In its statement of objections, the Central government has refuted the claim by asserting that the committee did convene to review the blocking orders against X (Twitter, as it was known then). However, the government has raised doubts about the admissibility of the interlocutory application (IA) filed by X Corp. The Central government argued that since X Corp is only an intermediary and not the originator or creator of the blocked content, it does not possess any entitlement to access Review Committee orders whatsoever.
The Central government emphasized that the review of decisions to block internet content under Section 69A of the Information Technology Act acts as a safeguard against arbitrary exercise of power. However, according to the government, only the creators of the accounts or tweets are entitled to invoke this safeguard. Additionally, the government asserted that the review process under Rule 14 of the IT Rules constitutes an internal and independent safeguard mechanism. The government contended that there is no obligation to hear any party before issuing the review orders.
Previously, in June 2023, a single judge of the High Court dismissed X Corp's challenge (writ petition) against the Central government's blocking orders, imposing a penalty of ₹50 lakhs as costs. It was in response to this ruling that X Corp filed an appeal (a writ appeal) before the High Court's division bench. In its statement of objections, the Central government highlighted that the single judge had examined the blocking orders and was content with their accuracy.

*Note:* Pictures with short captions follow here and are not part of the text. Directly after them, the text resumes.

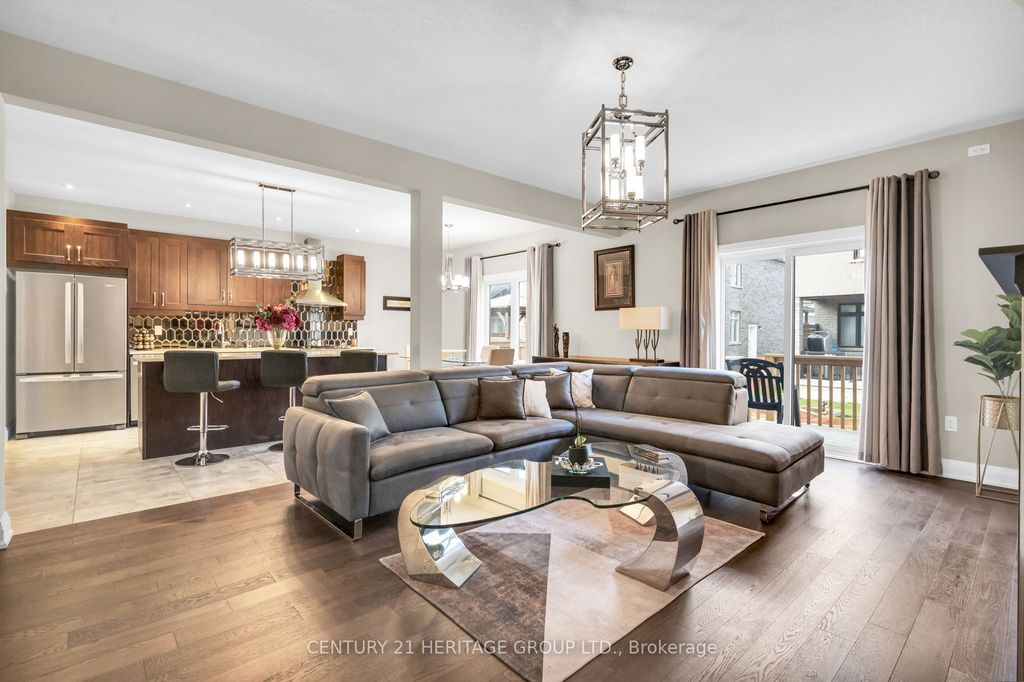 Photo of 13 Mabern Street, Barrie, ON L9J 0J1 (MLS # S12611512)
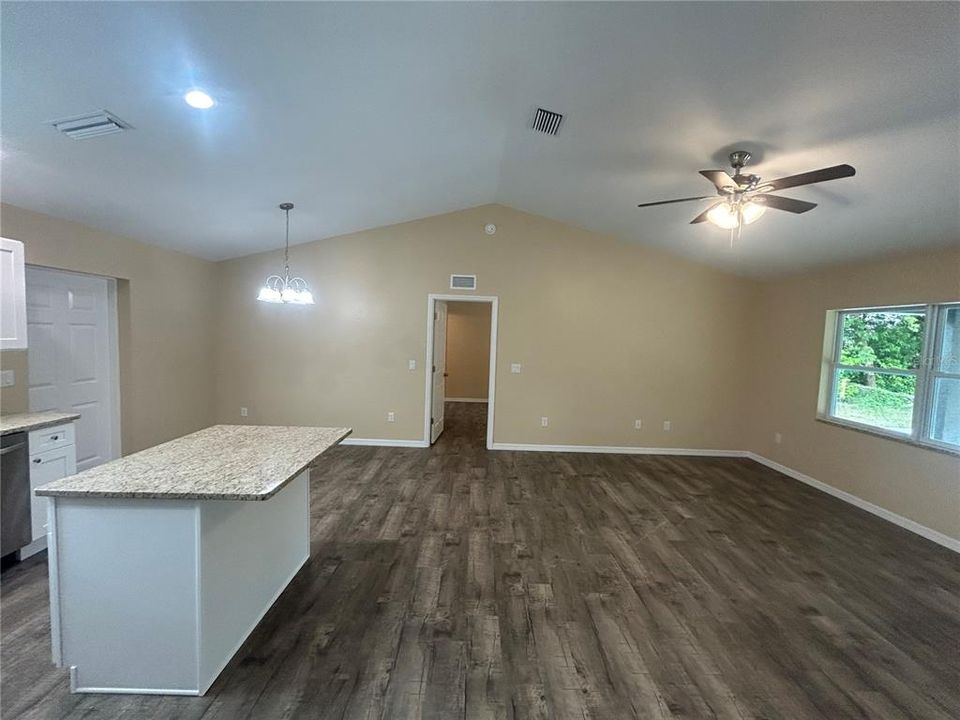 Activo con contrato: $289,900 (3 camas, 2 baños, 1300 Pies cuadrados)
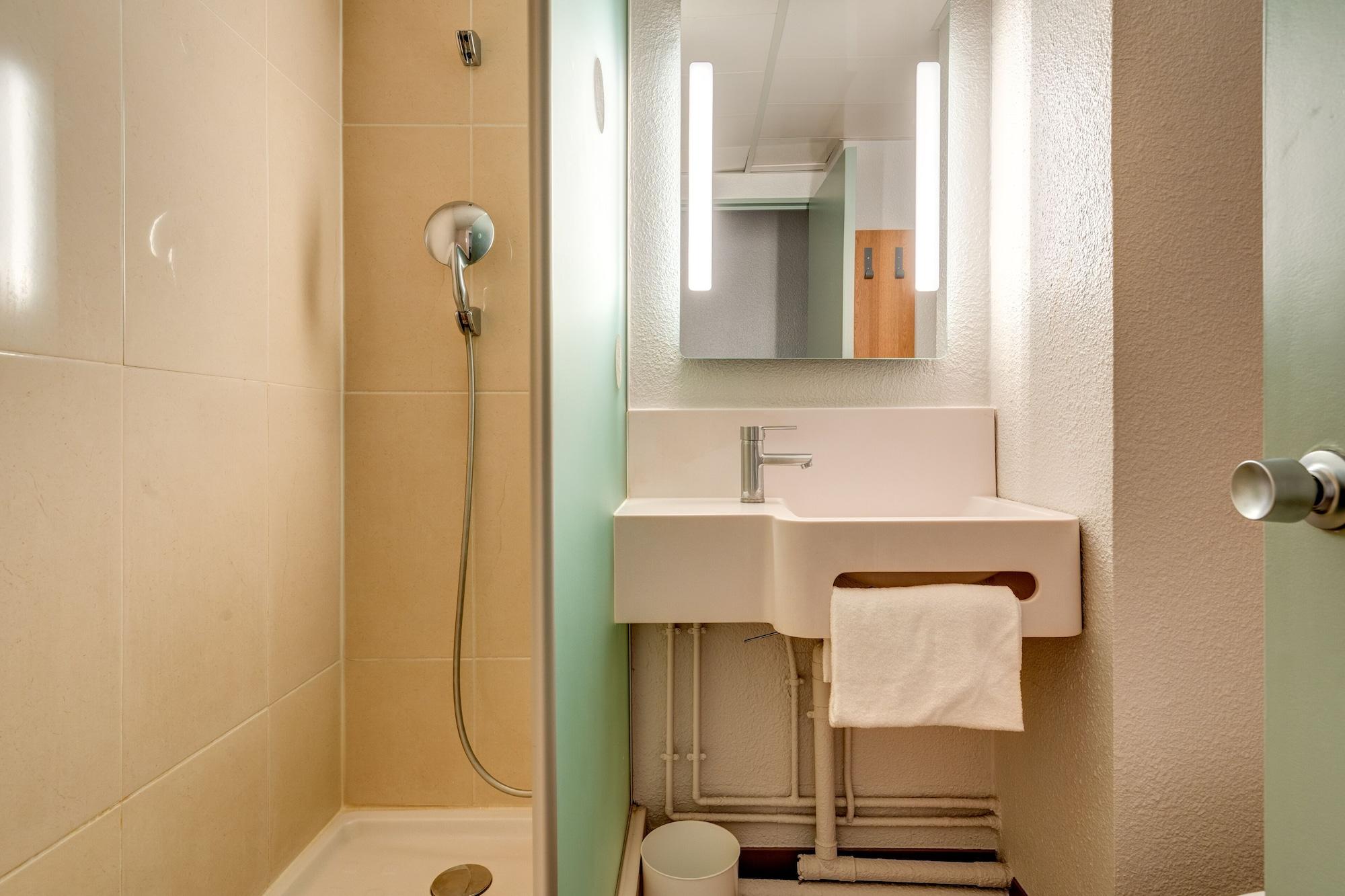 B&B Hotel Orly Rungis Aeroport 2 Etoiles Екстер'єр фото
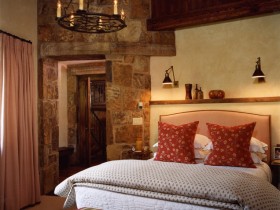 Интерьер спальни романского стиля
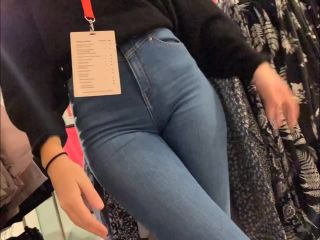 Hot store clerk girl's crotch is squished in tight jeans-7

The government further added that the ruling of the single judge still holds authority over X Corp because the decision to uphold the blocking orders has not been suspended or overturned.
The government also emphasized that in the initial writ petition, X Corp. solely contested the blocking of 39 URLs. However, in its interlocutory application (IA), X Corp is now disputing 1,096 blocking directives. The government has contested this expansion, labeling it as an effort to broaden the scope of X Corp's challenge.
X Corp's writ appeal is scheduled to be heard next by the High Court's division bench in March.